I don’t care much for evil
I don’t care much for incompetence
Though when present together
Incompetence becomes a blessing
As in math, sometimes in morality, multiplying two negatives can produce some positive results. There is at times some hope to be taken at the all too frequent observation that many stupid things happen in the world. Specifically, there is hope to be drawn from evil actions accompanied by incompetence. In this case, incompetence is an ally of the good, truncating evil, preventing it from manifesting its complete intent. If you are an optimist such as I, you might even dare call this a blessing.
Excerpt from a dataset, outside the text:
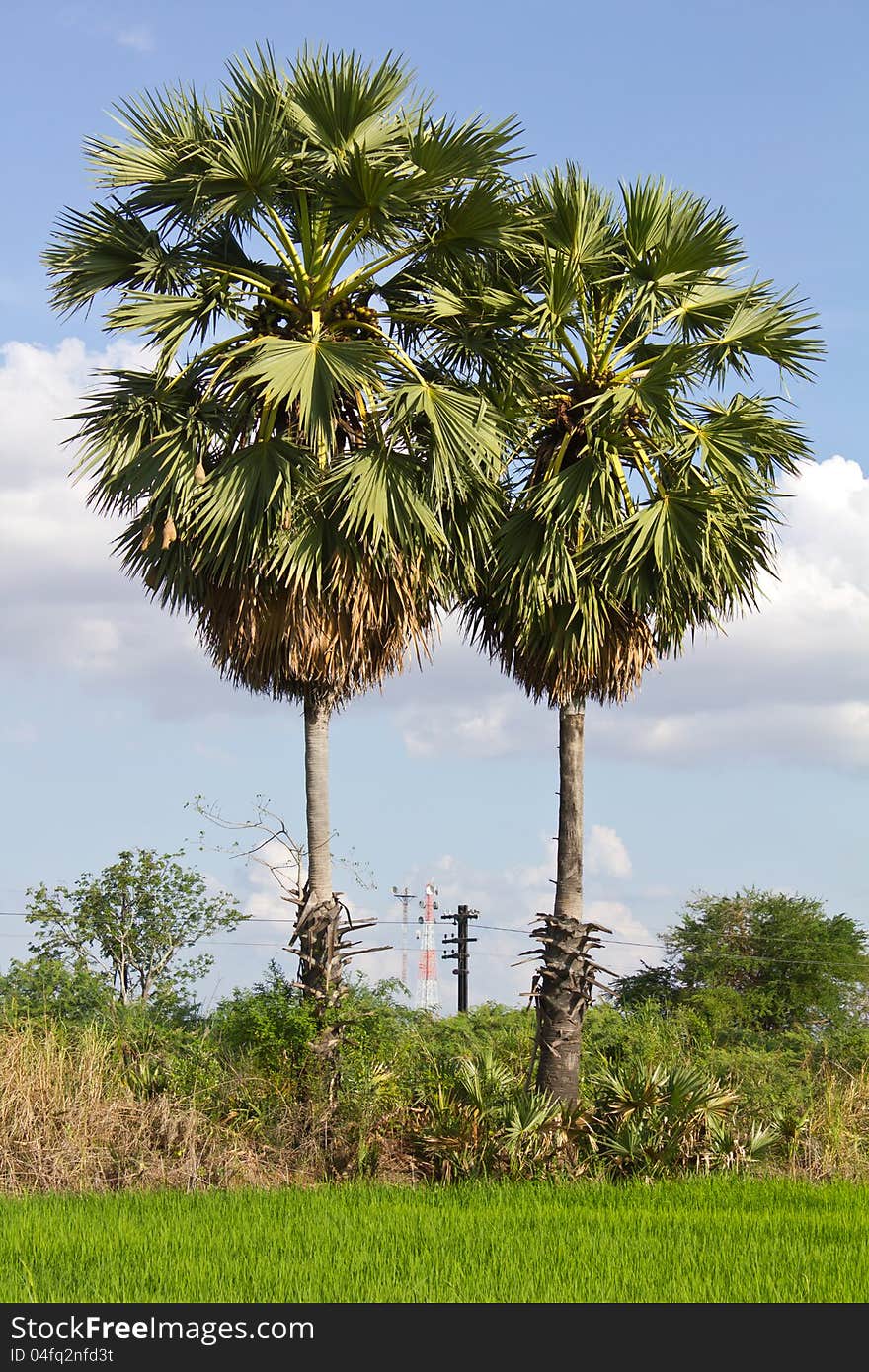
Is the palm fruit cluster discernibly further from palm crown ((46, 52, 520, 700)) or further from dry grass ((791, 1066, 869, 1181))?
dry grass ((791, 1066, 869, 1181))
I like this short poem mostly because it illuminates perhaps the most fundamental division in human reality — physics and metaphysics, the mundane and the transcendent. Physics is basically the realm of modern science, the sometimes uber-successful reductionistic approach characteristic of Western civilization. Great advances have been made in understanding how the physical world works, the means of controlling the “outer” world, the so-called objectively real. Modern science breaks things down to understand each of its constituent parts behaves (cause and effect) and how they interact with one another. Unfortunately, this is only the crudest form of how things work, and only “half” of the picture (in the sense of balance, not quantitatively). At its worst scientific reductionism kills the whole to study the dead parts. Dissecting a frog may produce a lot of knowledge but it does kill the frog. Similarly, our quest for knowledge can kill life to study its lesser constituent parts. Metaphysics is the opposite, the complement to reductionism, which studies life from the perspective of the relationship of the whole to the part, not the relationship of parts to each other. Most people recognize that the whole is greater than the sum of its parts — due to humans’ metaphysical faculties. Sadly, an overfocus on scientific reductionism has allowed our higher faculties to atrophy (use it or lose it!), and we literally cannot tell apart life from death. My favorite example of the manifestation of this is our apparent inability to distinguish between human persons and corporate persons (which are famously said to be made up of human persons — well they got the “made up” part correct!). When we can’t differentiate a human worker from a brick — reducing them both to “expenses” — we are in deep trouble as a human race! We seem to be able to produce a lot of things, and cool stuff, but the art of human happiness seems resistant to such machinations — perhaps because we are not machines. We need to strike a healthier, life-affirming balance between physics and metaphysics. As often happens, the Reverend Dr. Martin Luther King, Jr. has said much of this much more succinctly:
“Science investigates; religion interprets. Science gives man knowledge which is power; religion gives man wisdom which is control. Science deals mainly with facts; religion deals mainly with values. The two are not rivals. They are complementary. Science keeps religion from sinking into the valley of crippling irrationalism and paralyzing obscurantism. Religion prevents science from falling into the marsh of obsolete materialism and moral nihilism.”